The Platform displays the early redemption charge and net amount returned before the Noteholder confirms the request. The figures displayed represent the amounts that will be applied upon settlement.
Settlement of early redemptions is typically completed within five Business Days, reflecting T+2 LSE settlement plus one to two days for broker withdrawal processing. Noteholders should be prepared to hold their Notes to maturity and should not invest funds that may be required before the maturity date.
Your capital is at risk. The value of your investment may go down as well as up, and you may not recover the full amount of your original investment. Past performance is not a reliable indicator of future results.
The ability of the Issuer to meet his obligations under the Notes depends on his financial condition, the performance of his investment activities, and his ability to generate sufficient returns to service interest payments and repay principal at maturity.
The Notes are not listed on any recognised exchange and there is no secondary market for their sale or transfer. Noteholders should treat the Notes as illiquid investments and should not expect to be able to sell or transfer their Notes prior to maturity except through the early redemption mechanism described under Early Redemption above.

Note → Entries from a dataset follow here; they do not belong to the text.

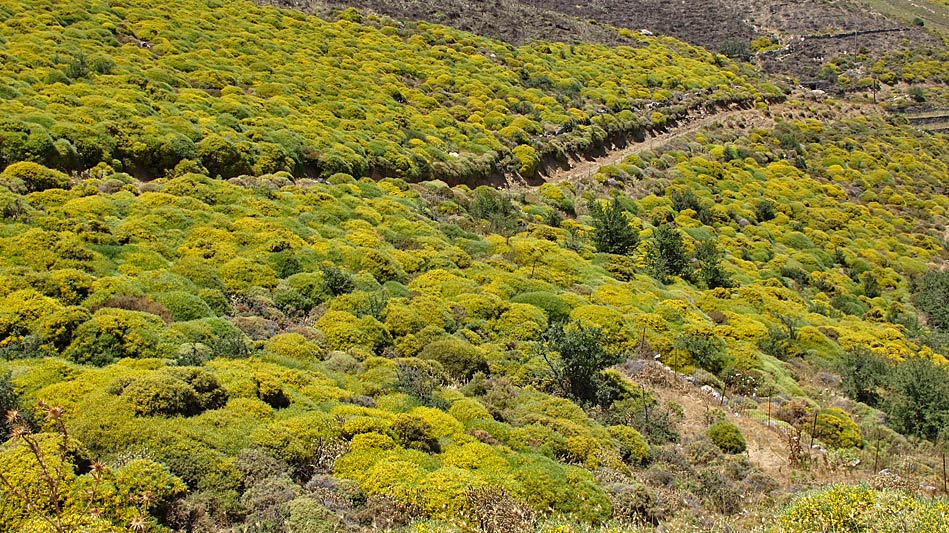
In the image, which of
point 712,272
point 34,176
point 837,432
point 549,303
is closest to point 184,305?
point 34,176

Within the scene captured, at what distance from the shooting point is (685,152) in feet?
145

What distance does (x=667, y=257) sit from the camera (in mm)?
26156

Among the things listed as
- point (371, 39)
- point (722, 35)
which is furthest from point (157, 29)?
point (722, 35)

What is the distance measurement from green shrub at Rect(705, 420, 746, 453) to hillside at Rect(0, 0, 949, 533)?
0.05m

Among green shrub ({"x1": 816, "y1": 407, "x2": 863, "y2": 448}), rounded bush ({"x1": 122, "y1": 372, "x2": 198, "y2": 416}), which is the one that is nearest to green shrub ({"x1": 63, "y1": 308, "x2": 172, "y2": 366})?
rounded bush ({"x1": 122, "y1": 372, "x2": 198, "y2": 416})

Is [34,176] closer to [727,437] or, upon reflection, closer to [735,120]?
[727,437]

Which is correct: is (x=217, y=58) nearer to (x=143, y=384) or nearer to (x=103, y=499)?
(x=143, y=384)

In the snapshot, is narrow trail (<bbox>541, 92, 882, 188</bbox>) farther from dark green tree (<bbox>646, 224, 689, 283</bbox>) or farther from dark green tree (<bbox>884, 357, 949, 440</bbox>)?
dark green tree (<bbox>884, 357, 949, 440</bbox>)

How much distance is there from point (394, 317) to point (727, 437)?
303 inches

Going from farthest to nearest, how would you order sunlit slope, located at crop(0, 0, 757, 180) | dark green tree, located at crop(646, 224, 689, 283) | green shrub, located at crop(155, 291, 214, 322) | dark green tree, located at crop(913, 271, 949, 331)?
dark green tree, located at crop(913, 271, 949, 331), dark green tree, located at crop(646, 224, 689, 283), sunlit slope, located at crop(0, 0, 757, 180), green shrub, located at crop(155, 291, 214, 322)

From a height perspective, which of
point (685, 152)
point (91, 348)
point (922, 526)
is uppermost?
point (922, 526)

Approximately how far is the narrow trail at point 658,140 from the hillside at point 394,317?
60 cm

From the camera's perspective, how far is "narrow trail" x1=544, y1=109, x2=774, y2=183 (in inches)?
1484

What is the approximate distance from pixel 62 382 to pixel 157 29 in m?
29.2
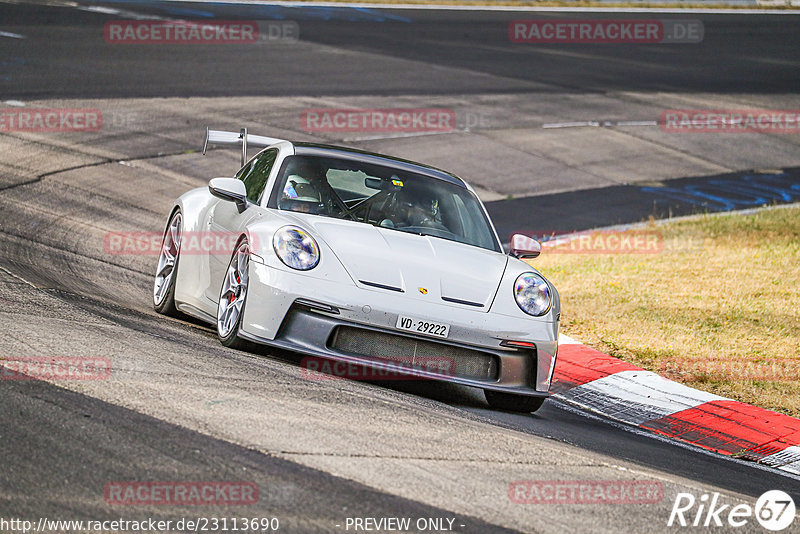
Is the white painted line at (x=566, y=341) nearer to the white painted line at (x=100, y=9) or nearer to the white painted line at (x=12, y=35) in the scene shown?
the white painted line at (x=12, y=35)

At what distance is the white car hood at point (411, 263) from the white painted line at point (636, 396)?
132 centimetres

Bhupen Varsani is not authorised or regulated by the Financial Conduct Authority (FCA). The Notes are not regulated investment products and the protections afforded to investors in regulated products, including access to the Financial Ombudsman Service, do not apply. This is a private arrangement for invited individuals only.
This document does not constitute financial advice, an invitation or inducement to engage in investment activity, or a personal recommendation. Noteholders are strongly encouraged to seek independent legal, financial, and tax advice before investing.
Interest received on the Notes may be subject to United Kingdom income tax. The tax treatment of interest income depends on the individual circumstances of each Noteholder. The Issuer does not provide tax advice and Noteholders are responsible for their own tax reporting obligations. Noteholders should consult a qualified tax adviser regarding the tax implications of their investment.
The Issuer invests the proceeds received from Noteholders in his own Investment ISA, which holds a mix of liquid financial assets including equities, bonds, and exchange-traded funds. As the Issuer manages these investments directly, conflicts may arise between his personal investment decisions and the interests of Noteholders. The Issuer will endeavour to manage such conflicts fairly and in accordance with his obligations, but Noteholders should be aware that conflicts may arise.
The Issuer reserves the right to amend this Risk Disclosure at any time. Material amendments will be communicated to existing Noteholders in writing. The most current version of this document is available on the Varsani Capital platform.